Despite his fondness for atrocities, Kurtz has a code he lives by, and the thing he seems to hate most is dishonesty. In Apocalypse Now, he thinks the generals who are supposed to be commanding him are hypocrites, since they claim that he's being unlawfully brutal while he's only doing what they want him to do: win the war.
In Kurtz's eyes, brutality is the truth—it's the only way out of the conflict. It drives him nuts (literally) that the same army that sends young men to kill won't let them paint obscenities on their airplanes because it's immoral. In his eyes, he's just being authentic and honest about what he's doing. The real deception is that the war's being fought for some noble cause.

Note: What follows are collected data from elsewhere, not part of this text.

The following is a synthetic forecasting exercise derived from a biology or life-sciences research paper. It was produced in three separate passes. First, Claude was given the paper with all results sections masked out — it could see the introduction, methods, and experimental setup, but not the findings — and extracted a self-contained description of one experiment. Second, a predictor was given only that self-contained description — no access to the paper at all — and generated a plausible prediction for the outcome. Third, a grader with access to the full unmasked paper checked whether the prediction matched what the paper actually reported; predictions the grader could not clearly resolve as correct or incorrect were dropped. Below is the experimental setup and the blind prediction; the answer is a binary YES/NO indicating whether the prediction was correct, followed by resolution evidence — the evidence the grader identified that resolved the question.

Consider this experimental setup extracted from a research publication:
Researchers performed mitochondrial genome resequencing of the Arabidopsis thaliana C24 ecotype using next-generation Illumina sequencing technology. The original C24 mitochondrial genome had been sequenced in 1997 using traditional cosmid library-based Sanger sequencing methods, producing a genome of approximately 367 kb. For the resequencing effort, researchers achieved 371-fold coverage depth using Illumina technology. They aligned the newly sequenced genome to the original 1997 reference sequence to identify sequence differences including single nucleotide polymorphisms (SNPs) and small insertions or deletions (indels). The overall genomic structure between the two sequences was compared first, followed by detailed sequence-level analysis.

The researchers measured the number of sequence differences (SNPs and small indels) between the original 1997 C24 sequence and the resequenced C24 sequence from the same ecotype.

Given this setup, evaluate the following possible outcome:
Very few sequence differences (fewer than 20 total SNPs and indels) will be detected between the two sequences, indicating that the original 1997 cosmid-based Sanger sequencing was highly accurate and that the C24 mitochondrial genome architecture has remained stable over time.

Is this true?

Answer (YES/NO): NO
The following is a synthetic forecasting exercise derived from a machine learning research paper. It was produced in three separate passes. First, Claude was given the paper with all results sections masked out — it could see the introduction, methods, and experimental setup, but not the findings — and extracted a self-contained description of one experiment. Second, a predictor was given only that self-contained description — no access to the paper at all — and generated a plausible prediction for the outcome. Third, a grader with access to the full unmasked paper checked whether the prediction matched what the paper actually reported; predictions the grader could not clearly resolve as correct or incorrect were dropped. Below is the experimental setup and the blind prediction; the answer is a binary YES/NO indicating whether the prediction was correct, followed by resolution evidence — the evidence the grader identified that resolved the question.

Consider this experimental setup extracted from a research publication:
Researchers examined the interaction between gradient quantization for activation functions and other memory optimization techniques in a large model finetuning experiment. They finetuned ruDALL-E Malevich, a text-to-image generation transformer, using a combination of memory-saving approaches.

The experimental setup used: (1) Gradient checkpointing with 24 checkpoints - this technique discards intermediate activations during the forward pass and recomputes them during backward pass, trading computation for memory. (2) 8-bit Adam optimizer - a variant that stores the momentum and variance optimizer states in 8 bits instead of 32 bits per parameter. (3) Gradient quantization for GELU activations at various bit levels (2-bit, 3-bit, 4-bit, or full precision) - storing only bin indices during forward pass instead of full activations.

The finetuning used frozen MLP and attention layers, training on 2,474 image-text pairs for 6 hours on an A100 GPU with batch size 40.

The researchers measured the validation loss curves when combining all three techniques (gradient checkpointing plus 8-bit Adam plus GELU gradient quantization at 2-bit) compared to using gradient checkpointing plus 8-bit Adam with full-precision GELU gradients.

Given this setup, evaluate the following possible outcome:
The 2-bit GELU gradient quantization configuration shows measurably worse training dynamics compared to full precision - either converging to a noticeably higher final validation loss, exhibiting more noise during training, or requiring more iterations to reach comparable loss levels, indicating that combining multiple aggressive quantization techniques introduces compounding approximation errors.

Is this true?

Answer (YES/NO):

Questions about Lies and Deceit
- Why does Kurtz think his commanding officers are liars?
- What kind of deceit does Willard object to?
- When Willard first meets Kurtz, he's pretty honest with him about why he's there. Why do you think he didn't try to hide his mission?
Chew on This
Kurtz's brutality is just a form of honesty. His superior officers burn people to death with napalm, but they claim that what Kurtz is doing is wrong. They can't handle the truth about their own actions, so they need to turn Kurtz into a scapegoat.
Kurtz's pretense of his clear-eyed ideals is just as deceptive as his superiors'; he's just hooked on power.